笠置シズ子は、養父母の勧めで三歳から日本舞踊や三味線を習い始めた。このあたりは、ブギウギの花田鈴子でも忠実に描かれている。幼児期から始めたこの芸事が、笠置のその後の人生を決定づけた。そして小学校を卒業した年、松竹楽劇部の音楽部部長・林嶽男との出会いによって松竹歌劇団に入ることができた。
静子、松竹歌劇団に入る
静子が、松竹歌劇団に入る入るきっかけ
笠置が幼い頃から芸日本舞踊や三味線などの芸事を習っていたのは、養父母の教育方針によった。
養父母は、義理と人情と芸事好きな夫婦だったようだ。
笠置本人も後年語っているが、「勉強はそこそこだったけど、歌うことや踊ることが大好き」な、少女だったのだ。

═══

課題の内容:
本文のうち、「笠置シズ子は、養父母の勧めで」という語句を含むところから始め、「大好き」な、少女だったのだ。」の後で止めた部分を、一字も変えずに出力せよ。 この後に続く一覧は、本文とは関係がない。

═══

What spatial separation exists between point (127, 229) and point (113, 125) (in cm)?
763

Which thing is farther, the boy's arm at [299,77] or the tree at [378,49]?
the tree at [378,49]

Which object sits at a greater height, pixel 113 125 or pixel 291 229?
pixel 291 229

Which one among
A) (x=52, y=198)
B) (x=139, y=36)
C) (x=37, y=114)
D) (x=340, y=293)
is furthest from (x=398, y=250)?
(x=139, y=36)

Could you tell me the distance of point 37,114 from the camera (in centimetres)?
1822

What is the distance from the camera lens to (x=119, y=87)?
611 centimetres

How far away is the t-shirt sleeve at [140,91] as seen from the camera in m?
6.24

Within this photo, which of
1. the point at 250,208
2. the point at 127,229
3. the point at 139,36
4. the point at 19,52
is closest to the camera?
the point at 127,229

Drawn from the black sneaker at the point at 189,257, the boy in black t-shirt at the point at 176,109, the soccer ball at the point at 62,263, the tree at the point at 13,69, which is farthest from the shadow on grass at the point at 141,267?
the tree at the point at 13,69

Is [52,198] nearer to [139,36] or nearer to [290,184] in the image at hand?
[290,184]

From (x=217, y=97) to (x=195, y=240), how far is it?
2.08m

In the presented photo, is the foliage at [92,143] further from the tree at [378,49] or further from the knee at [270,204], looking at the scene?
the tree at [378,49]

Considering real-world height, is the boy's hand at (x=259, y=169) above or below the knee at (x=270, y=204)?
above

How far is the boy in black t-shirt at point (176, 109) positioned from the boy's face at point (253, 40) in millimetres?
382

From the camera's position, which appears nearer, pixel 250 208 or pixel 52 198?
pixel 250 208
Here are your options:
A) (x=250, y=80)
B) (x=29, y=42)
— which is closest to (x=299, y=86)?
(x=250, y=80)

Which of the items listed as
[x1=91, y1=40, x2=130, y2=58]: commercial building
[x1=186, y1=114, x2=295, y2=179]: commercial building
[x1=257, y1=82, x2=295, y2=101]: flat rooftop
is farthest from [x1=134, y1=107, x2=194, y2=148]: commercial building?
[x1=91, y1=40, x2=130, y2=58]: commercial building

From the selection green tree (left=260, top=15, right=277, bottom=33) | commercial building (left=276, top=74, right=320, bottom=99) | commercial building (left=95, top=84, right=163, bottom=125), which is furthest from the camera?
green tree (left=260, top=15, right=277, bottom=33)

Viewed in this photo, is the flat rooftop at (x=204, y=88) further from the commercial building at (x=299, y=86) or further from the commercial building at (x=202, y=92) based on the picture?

═══

正しい出力:
笠置シズ子は、養父母の勧めで三歳から日本舞踊や三味線を習い始めた。このあたりは、ブギウギの花田鈴子でも忠実に描かれている。幼児期から始めたこの芸事が、笠置のその後の人生を決定づけた。そして小学校を卒業した年、松竹楽劇部の音楽部部長・林嶽男との出会いによって松竹歌劇団に入ることができた。
静子、松竹歌劇団に入る
静子が、松竹歌劇団に入る入るきっかけ
笠置が幼い頃から芸日本舞踊や三味線などの芸事を習っていたのは、養父母の教育方針によった。
養父母は、義理と人情と芸事好きな夫婦だったようだ。
笠置本人も後年語っているが、「勉強はそこそこだったけど、歌うことや踊ることが大好き」な、少女だったのだ。